Work instructions:
Copy out the entries verbatim, everything from the line containing "Which item in" down to the line containing "can you identify", both of those lines included.

Information provided:
******************************

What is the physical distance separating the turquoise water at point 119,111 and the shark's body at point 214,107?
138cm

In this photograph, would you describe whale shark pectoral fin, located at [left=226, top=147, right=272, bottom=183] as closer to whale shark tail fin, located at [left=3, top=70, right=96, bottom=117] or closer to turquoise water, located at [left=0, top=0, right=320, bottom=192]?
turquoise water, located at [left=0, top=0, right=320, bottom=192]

******************************

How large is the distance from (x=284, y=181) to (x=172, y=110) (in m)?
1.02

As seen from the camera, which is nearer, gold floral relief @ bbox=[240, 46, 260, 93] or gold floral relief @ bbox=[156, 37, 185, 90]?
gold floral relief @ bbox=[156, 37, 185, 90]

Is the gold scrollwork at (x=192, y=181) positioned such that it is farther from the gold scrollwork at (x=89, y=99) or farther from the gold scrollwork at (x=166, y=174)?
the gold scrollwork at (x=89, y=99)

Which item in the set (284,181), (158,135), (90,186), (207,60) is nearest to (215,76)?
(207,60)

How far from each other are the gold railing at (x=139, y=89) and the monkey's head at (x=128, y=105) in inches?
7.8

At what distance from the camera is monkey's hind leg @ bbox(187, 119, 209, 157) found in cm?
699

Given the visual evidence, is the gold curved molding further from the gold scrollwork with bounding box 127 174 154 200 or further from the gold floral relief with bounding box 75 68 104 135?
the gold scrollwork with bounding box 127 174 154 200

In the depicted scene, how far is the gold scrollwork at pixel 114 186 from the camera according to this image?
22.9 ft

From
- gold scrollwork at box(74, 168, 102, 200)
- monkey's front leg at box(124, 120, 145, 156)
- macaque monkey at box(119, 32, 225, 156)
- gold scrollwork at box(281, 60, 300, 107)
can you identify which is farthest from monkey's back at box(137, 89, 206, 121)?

******************************

Response below:
Which item in the set (284,181), (158,135), (90,186), (207,60) is nearest to (215,76)?
(207,60)

How far from each other are the gold railing at (x=139, y=89) and the monkey's head at (x=128, y=105) in inches?
7.8

At what distance from the camera is monkey's hind leg @ bbox(187, 119, 209, 157) found in cm?
699

Given the visual evidence, is the gold curved molding further from the gold scrollwork with bounding box 127 174 154 200 or further from the gold floral relief with bounding box 75 68 104 135?
the gold scrollwork with bounding box 127 174 154 200

In the depicted scene, how far is the gold scrollwork at pixel 114 186 from the camera according to this image?
22.9 ft

From
- gold scrollwork at box(74, 168, 102, 200)
- monkey's front leg at box(124, 120, 145, 156)
- macaque monkey at box(119, 32, 225, 156)
- gold scrollwork at box(281, 60, 300, 107)
can you identify which is farthest from monkey's back at box(137, 89, 206, 121)?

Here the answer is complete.